WE live in a hightech instant-reward society. Children learn to expect immediate gratification for effort and the stakes are getting higher. They graduate from gameboys to Nintendo DS to PlayStations in the time it took a previous generation to go from short to long trousers. They master computer skills often even before they enter the school system. They are sexualised before they hit puberty and the pressure to conform to the ideals of stars like Paris Hilton and shows like The OC is intense.
They have more money and less direction than their parents. They colonise shopping centres in major urban centres at the weekends with a confidence that is often brash and unsettling.
Last Friday night they gathered in their Ugg boots and designer t-shirts with make-up and dramatic fashions . . . only this time it wasn't for a concert or a disco or to drink underage.
At a minute past midnight yesterday morning JK Rowling's final Harry Potter book was released. The anticipation was palpable as child after child, aged from seven to 17 and even older, queued for hours and then emerged from bookshops countrywide clutching a copy of Harry Potter and the Deathly Hallows. In the space of seven novels Rowling has reclaimed the excitement of childhood and the pleasure of reading for children.
For the next week or so it doesn't matter that the weather is bad. The hush that yesterday descended on families as young people devoured the latest and last instalment in the Harry Potter saga won't be disturbed until his fate is discovered.
JK Rowling is to be saluted and applauded.

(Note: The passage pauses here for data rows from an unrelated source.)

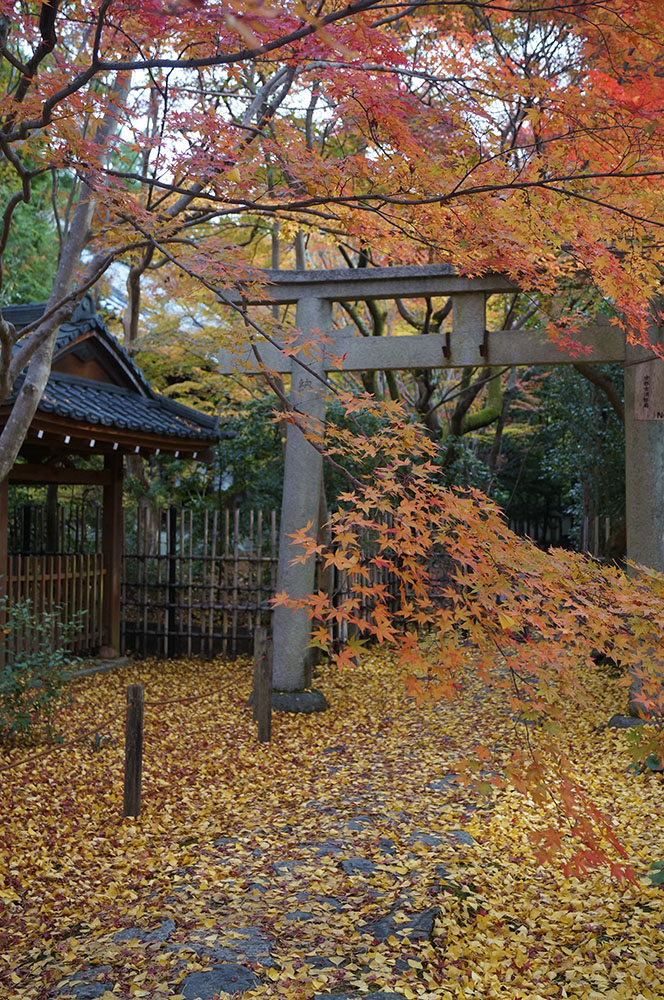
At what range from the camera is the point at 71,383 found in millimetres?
8898

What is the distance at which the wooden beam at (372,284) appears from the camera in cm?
711

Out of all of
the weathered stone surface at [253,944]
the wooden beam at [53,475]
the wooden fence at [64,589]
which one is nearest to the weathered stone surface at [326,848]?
the weathered stone surface at [253,944]

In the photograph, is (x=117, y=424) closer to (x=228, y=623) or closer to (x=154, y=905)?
(x=228, y=623)

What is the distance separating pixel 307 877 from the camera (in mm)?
4285

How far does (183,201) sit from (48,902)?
15.2 ft

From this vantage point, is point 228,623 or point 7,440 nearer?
point 7,440

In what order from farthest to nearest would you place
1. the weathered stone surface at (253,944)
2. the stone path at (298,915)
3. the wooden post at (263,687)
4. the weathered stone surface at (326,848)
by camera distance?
the wooden post at (263,687) → the weathered stone surface at (326,848) → the weathered stone surface at (253,944) → the stone path at (298,915)

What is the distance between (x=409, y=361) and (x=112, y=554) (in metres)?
4.87

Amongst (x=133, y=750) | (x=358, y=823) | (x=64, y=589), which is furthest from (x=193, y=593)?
(x=358, y=823)

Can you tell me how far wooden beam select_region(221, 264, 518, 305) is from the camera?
7105mm

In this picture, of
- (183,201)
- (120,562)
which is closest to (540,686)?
(183,201)

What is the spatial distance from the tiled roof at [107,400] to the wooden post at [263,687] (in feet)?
9.56

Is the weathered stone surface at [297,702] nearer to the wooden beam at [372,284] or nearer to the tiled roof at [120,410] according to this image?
the tiled roof at [120,410]

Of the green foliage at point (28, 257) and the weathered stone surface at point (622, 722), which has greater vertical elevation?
the green foliage at point (28, 257)
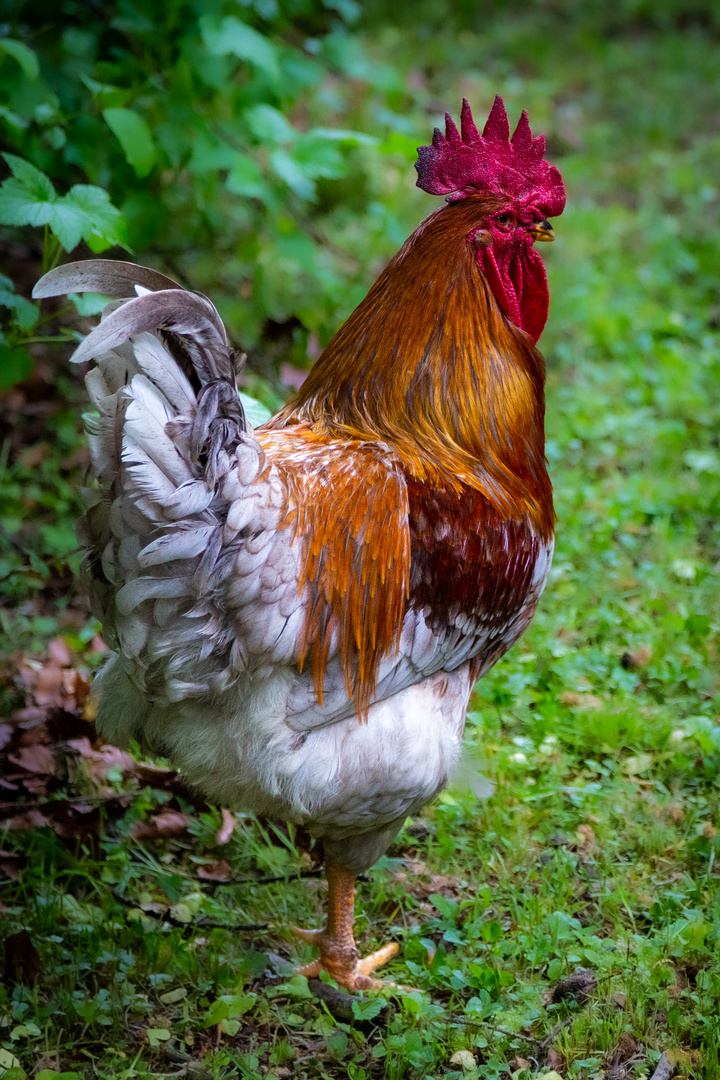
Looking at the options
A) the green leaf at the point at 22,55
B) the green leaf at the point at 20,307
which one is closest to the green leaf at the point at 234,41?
the green leaf at the point at 22,55

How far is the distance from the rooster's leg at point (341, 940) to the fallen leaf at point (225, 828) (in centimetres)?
58

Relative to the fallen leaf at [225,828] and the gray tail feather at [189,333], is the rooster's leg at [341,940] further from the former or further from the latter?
the gray tail feather at [189,333]

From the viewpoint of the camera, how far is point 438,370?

Against intense competition she has introduced a modern generation of media-savvy children to the glorious and timeless themes explored by Greek mythology, Dickens and Tolkein.
As the New York Times pointed out in the first review: "The world of Potter is a place where the mundane and the marvellous, the ordinary and the surreal, coexist. It's a place where owls can deliver the mail, where paintings talk and a mirror reflects people's innermost desires. It's also a place utterly recognisable to readers, a place where death and the catastrophes of daily life are inevitable and people's lives are defined by love and loss and hope . . . the same way they are in our own mortal world."